# 話していた



## 2PieRad

Hi, regarding this form of past tense, how far "back" into the past can it be used? It's also the past tense equivalent of -ている, right? (I learned this on audio, so I can't be sure of it.)

For example, 話していた（です）. From my limited understanding, this generally means _I was just in the process of talking (about...)_ Any further into the past, (a few hours, a few days) and you'd have to use something like 話しました, right? Would the ていた form be used in any other situation?

Thanks


----------



## Ume

There's nothing complicated.

Tom and John were talking about the history of Japan "*one minute ago / an hour ago / this morning / yesterday / when I saw them ten years ago*".

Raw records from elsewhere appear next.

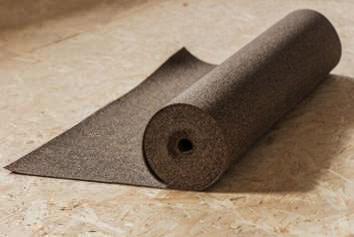 Gumovo-korkový materiál
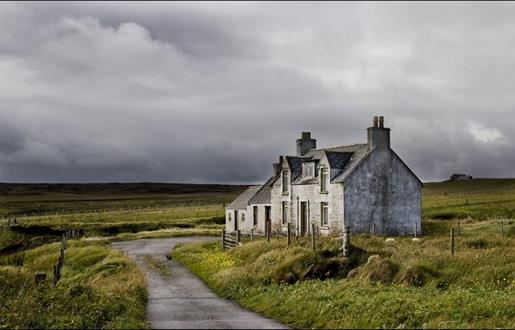 The Black House by Peter May, guided tour of the sites in Ness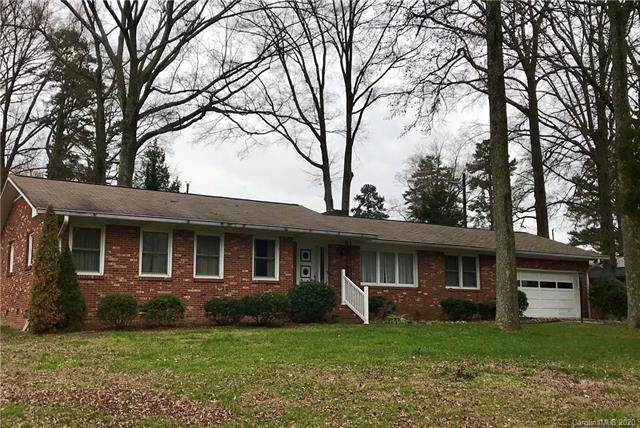 6711 Pawnee Drive, Charlotte, NC 28214 (#3586306) :: Scarlett Property Group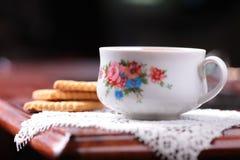 1 жизнь все еще Чашка, печенье, салфетка на таблице Стоковые Фотографии RF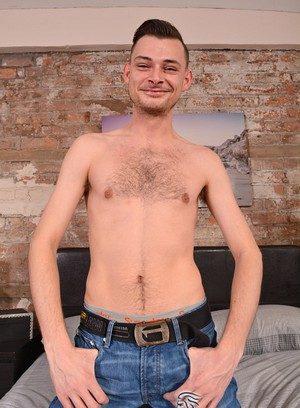 Sexy Dude Tony Parker,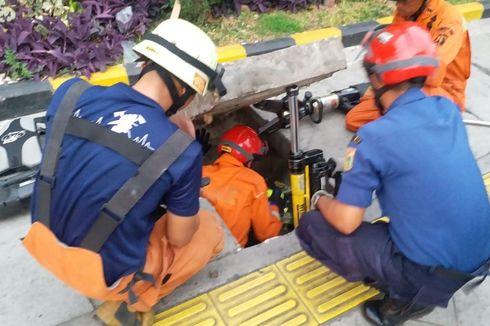 Tugas Damkar yang Tak Sekadar Padamkan Api: Bantu Lepas Cincin hingga Selamatkan Hewan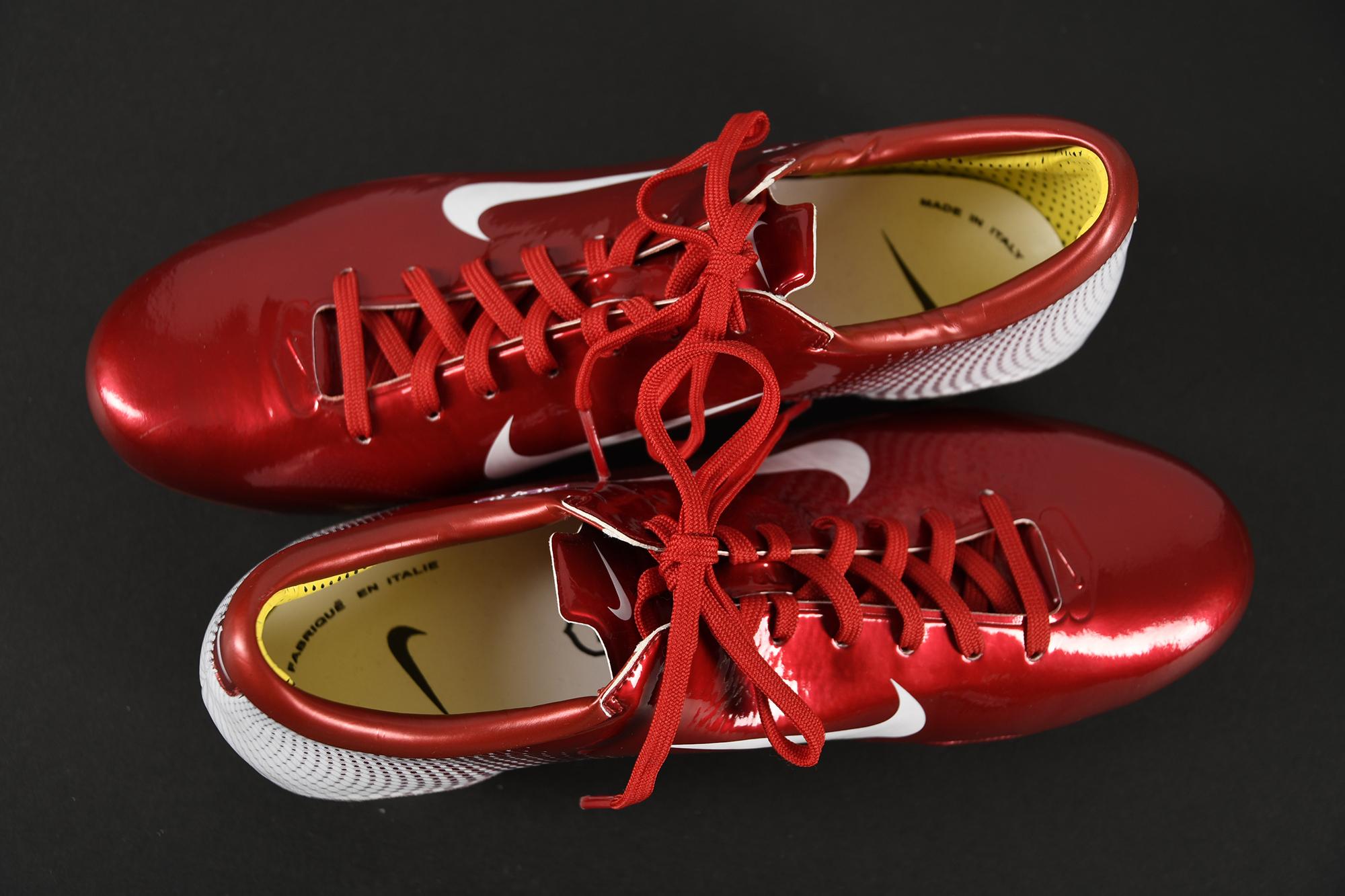 LOUIS SAHA Personalised Football Boots - Image 2 of 5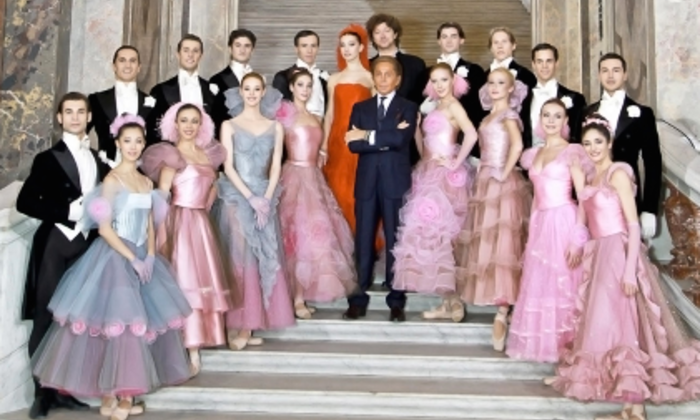 Although Mr. Valentino retired from his maison in 2008, he has designed a frock or two since then.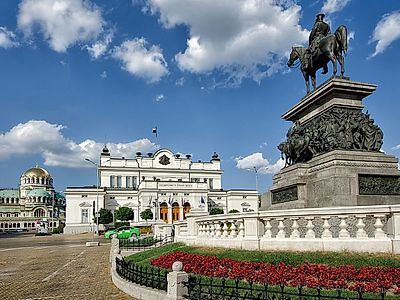 Sofia by Private Transfer with Stops at the Manasija and Ravanica Monasteries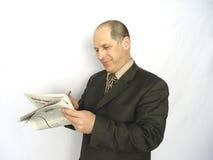 Homme regardant le papier Images stock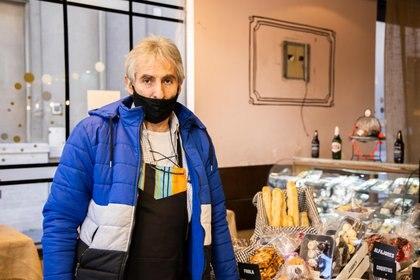 Ramón, empleado de un bar: detrás suyo el espacio donde había una TV que los ladrones se llevaron
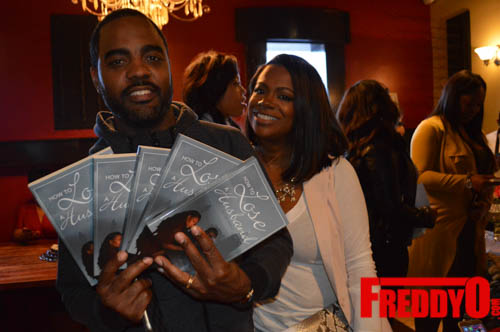 toya-wright-atlanta-how-to-lose-a-husband-book-signing-freddyo-111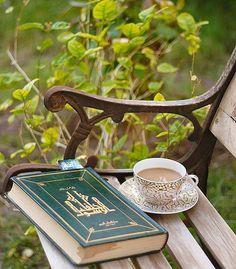 Читать – очень интересное занятие, а никакое не занудство!  Каждая книга – как целый мир, и когда читаешь, можно представить себя на месте любого из героев, придумать, как они выглядят, да и вообще узнать о стольких вещах...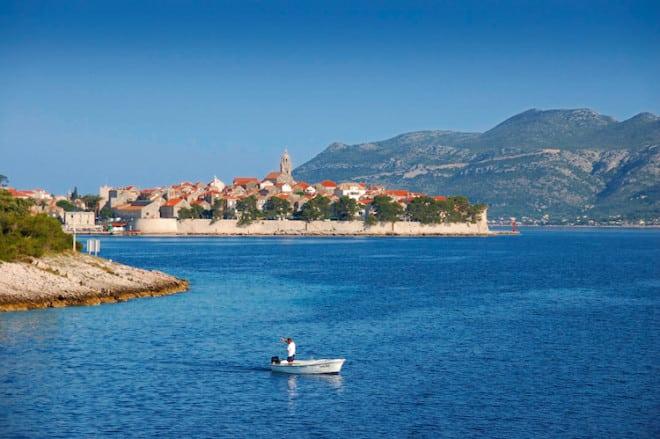 """nsider-Tipp: Die Insel Korčula wird auch liebevoll """"Klein-Dubrovnik"""" genannt und bietet ihren Besuchern romantische Gässchen zum Flanieren sowie mittelalterliche Paläste und Kirchen zum Bestaunen. (Foto: epr/I.D. Riva Tours)"""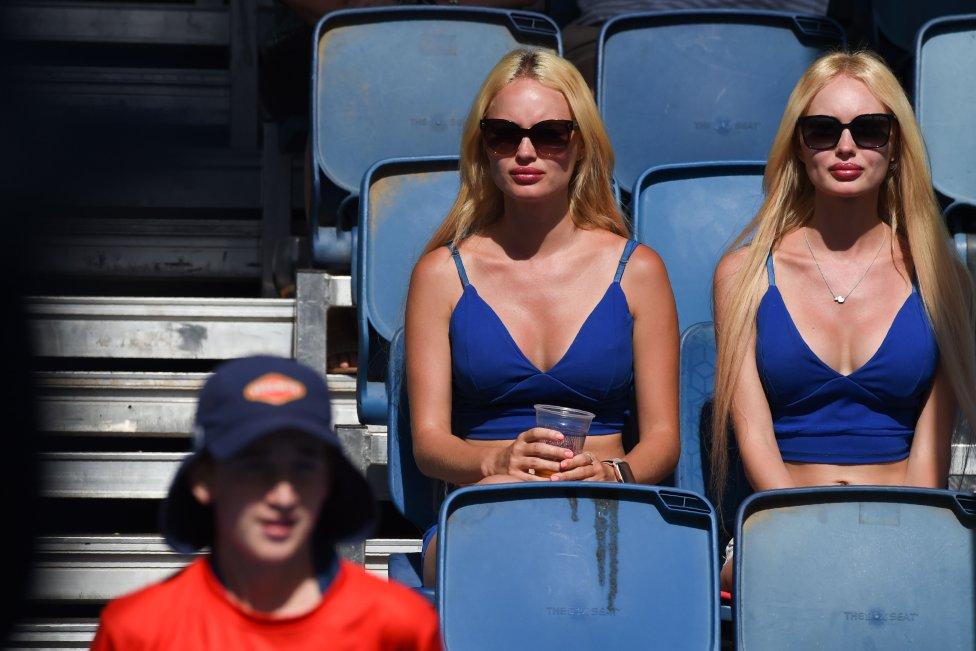 Dos espectadoras durante el Open de Australia.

トムとジョンは、*１分前／１時間前／今朝／昨日／私が10年前に会ったとき*、日本の歴史について話していました。


----------



## Wacky...

What if you were not going to mention the time they were talking about the history of Japan? Would you say,  トムとジョンは、日本の歴史について話していました。or just, トムとジョンは、日本の歴史について話しました。.
What's the difference between 話していました and 話しました?
Does 話していました correspond to "were talking";
and 話しました to "talked?"


----------



## Ume

トムとジョンは、日本の歴史について話していました。＝Tom and John were talking about the history of Japan.

トムとジョンは、日本の歴史について話しました。＝Tom and John talked about the history of Japan.


----------



## Demurral

Hi!

I'm young, yes, and anybody would never think about me as a linguistic sage buuuuut... Languages are alive and they all have their own likes. Besides "time" is so "unmeasurable" (a spanish "15 days" becomes a german "14 days", for example...).

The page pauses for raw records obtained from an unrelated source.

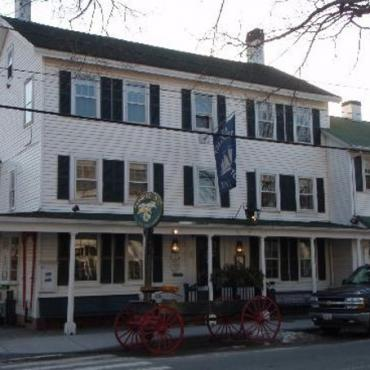 Griswold Inn ext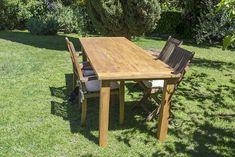 Oro y Menta: Como hacer una mesa de comedor de exterior DIY Diy Dining Table, Picnic Table, Outdoor Furniture, Outdoor Decor, Wood, Grande, Home Decor, Diy Home, Garden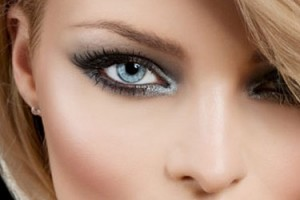 Make Up , 8 Eye Makeup For Blondes : Blue Smokey Eyes bride makeup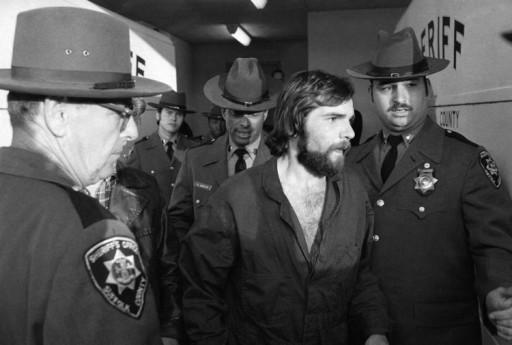 Il momento dell'arresto di Ronald DeFeo Jr. detto Butch, il 14 novembre 1974: il 23enne sterminò gli altri sei membri della sua famiglia nella casa di 112 Ocean Avenue a Amityville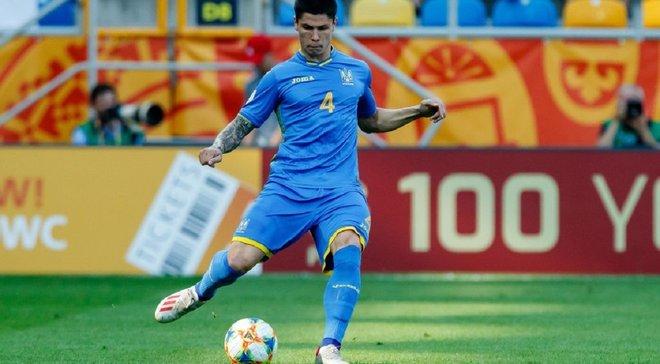 Попов сделал татуировку в честь победы сборной Украины U-20 на чемпионате мира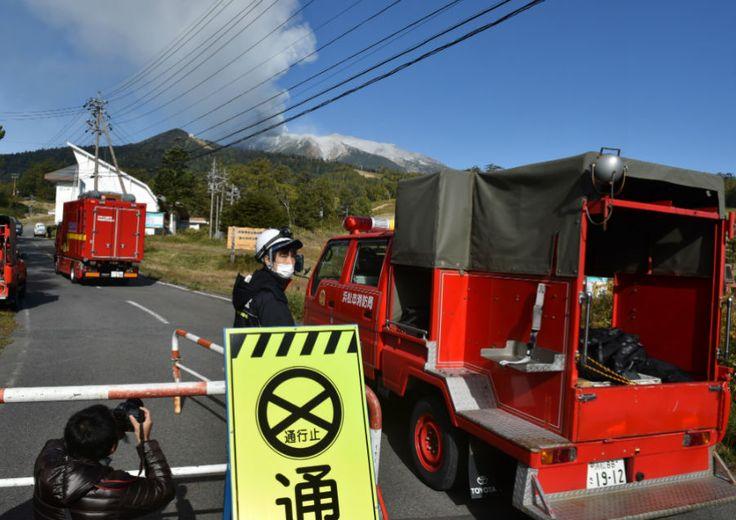 Mais de 30 pessoas sofrem parada cardíaca após erupção vulcânica no Japão | #Erupção, #MonteOntake, #Resgatados, #Salvamento, #Trilha, #Vulcao
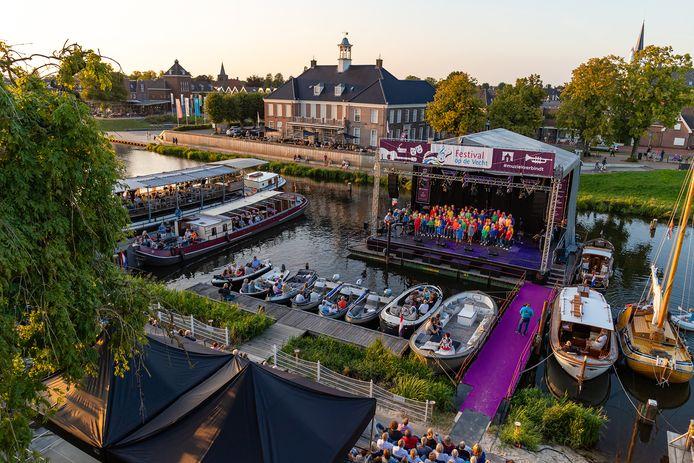 Het drijvende podium voor Festival op de Vecht was de vorige editie nog gericht op hotel De Zon. Komende editie kijken de artiesten de stad in.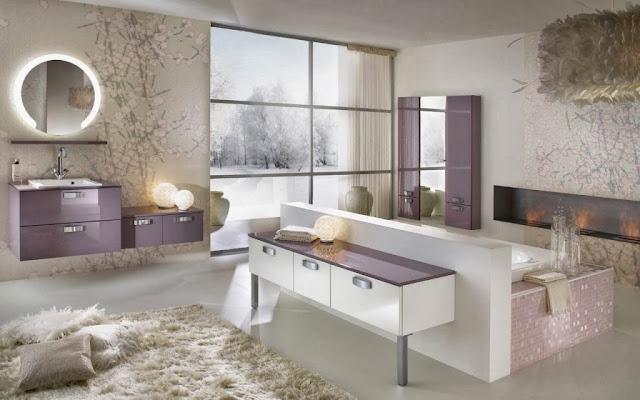 Grande salle de bain blanche et violine dans un style moderne. Meuble indépendant, décoration zen et baignoire centrale encastrée.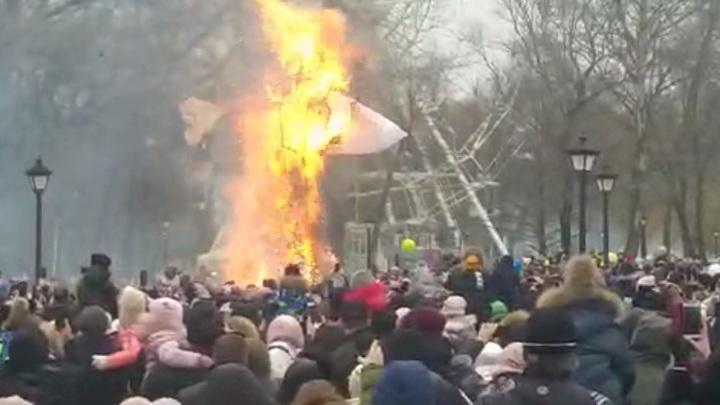Свердловчане сожгли на Масленицу самое большое чучело в регионе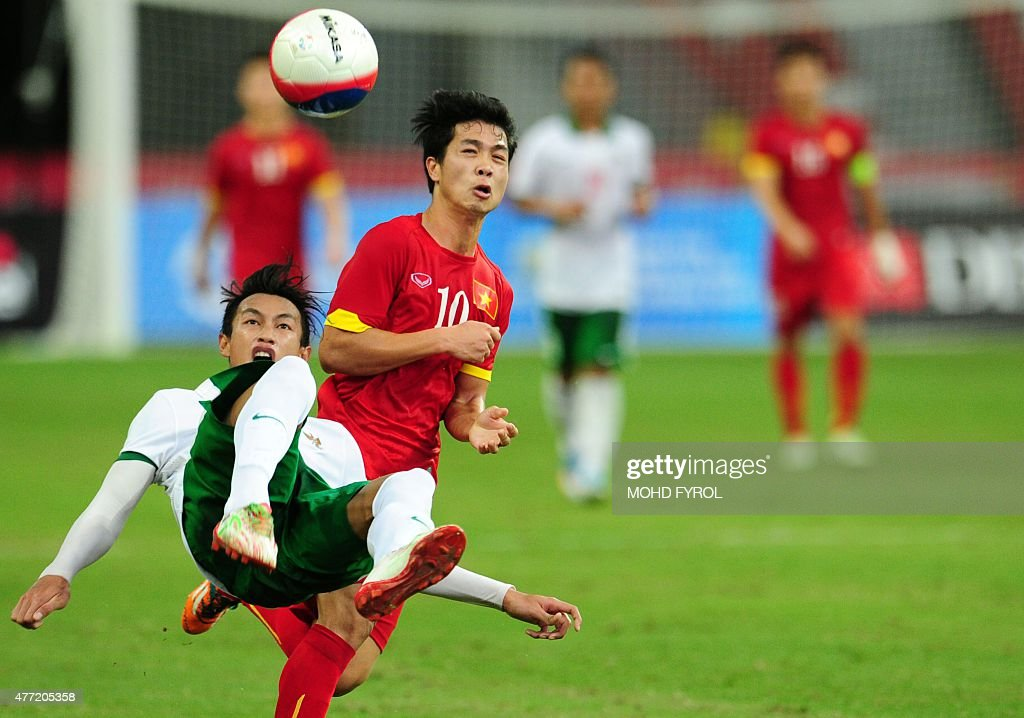 hansamu yama pranata of indonesia l reacts after kicking the ball next to cong phuong nguyen vietnam r during their men s football bronze medal match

so...if you want to learn how to use better verb tenses you can't do anything but hear a loooot and put in context!! 


hope you like my advise (and follow it!! ^^)


----------



## 2PieRad

Thanks again for clearing it up.


----------



## Demurral

Hi! I've recently discovered a "use" of shite ita^^.

Maybe it's a "discovering" because of my "Spanish" brain but...

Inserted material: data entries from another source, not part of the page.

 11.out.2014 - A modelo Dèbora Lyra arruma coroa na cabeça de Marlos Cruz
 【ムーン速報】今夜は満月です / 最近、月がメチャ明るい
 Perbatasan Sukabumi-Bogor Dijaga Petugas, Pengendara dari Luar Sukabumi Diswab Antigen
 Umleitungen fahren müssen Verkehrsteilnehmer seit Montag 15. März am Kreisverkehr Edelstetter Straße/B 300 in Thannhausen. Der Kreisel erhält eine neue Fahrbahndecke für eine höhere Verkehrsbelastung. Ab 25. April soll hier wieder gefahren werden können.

Let's say that we're talking about two other people that were once talking too.

In Spanish ( don't know if also in English) it would be OK to say  "they talked about X" (hablaban de X). But in Japanese, it's used 話していた　(they were talking, estaban hablando de). 

 Let's say that in Spanish (maybe also in English) you can (usually) use de past  simple to describe an action that was still taking place (that was "continuous"), but in Japanese you have a more hard rules, and it has to be use the continuous if the actions is continuous...


It's very complicated to explain this sort of things, isn't it?

 
See you


----------



## xBlackWolfx

Wacky... said:


> What if you were not going to mention the time they were talking about the history of Japan? Would you say, トムとジョンは、日本の歴史について話していました。or just, トムとジョンは、日本の歴史について話しました。.
> What's the difference between 話していました and 話しました?
> Does 話していました correspond to "were talking";
> and 話しました to "talked?"


 
It has no grammatical difference, Japanese talk differntly to people they are unfamiliar with or are 'outside their group'. You do this by affixing ーいます　to the end of a word. So 話す when spoken to a stranger is 話します　The past tense is of course ーいました. The -te form has no alternate form, so it stays the same, meaning that 話している　becomes 話しています.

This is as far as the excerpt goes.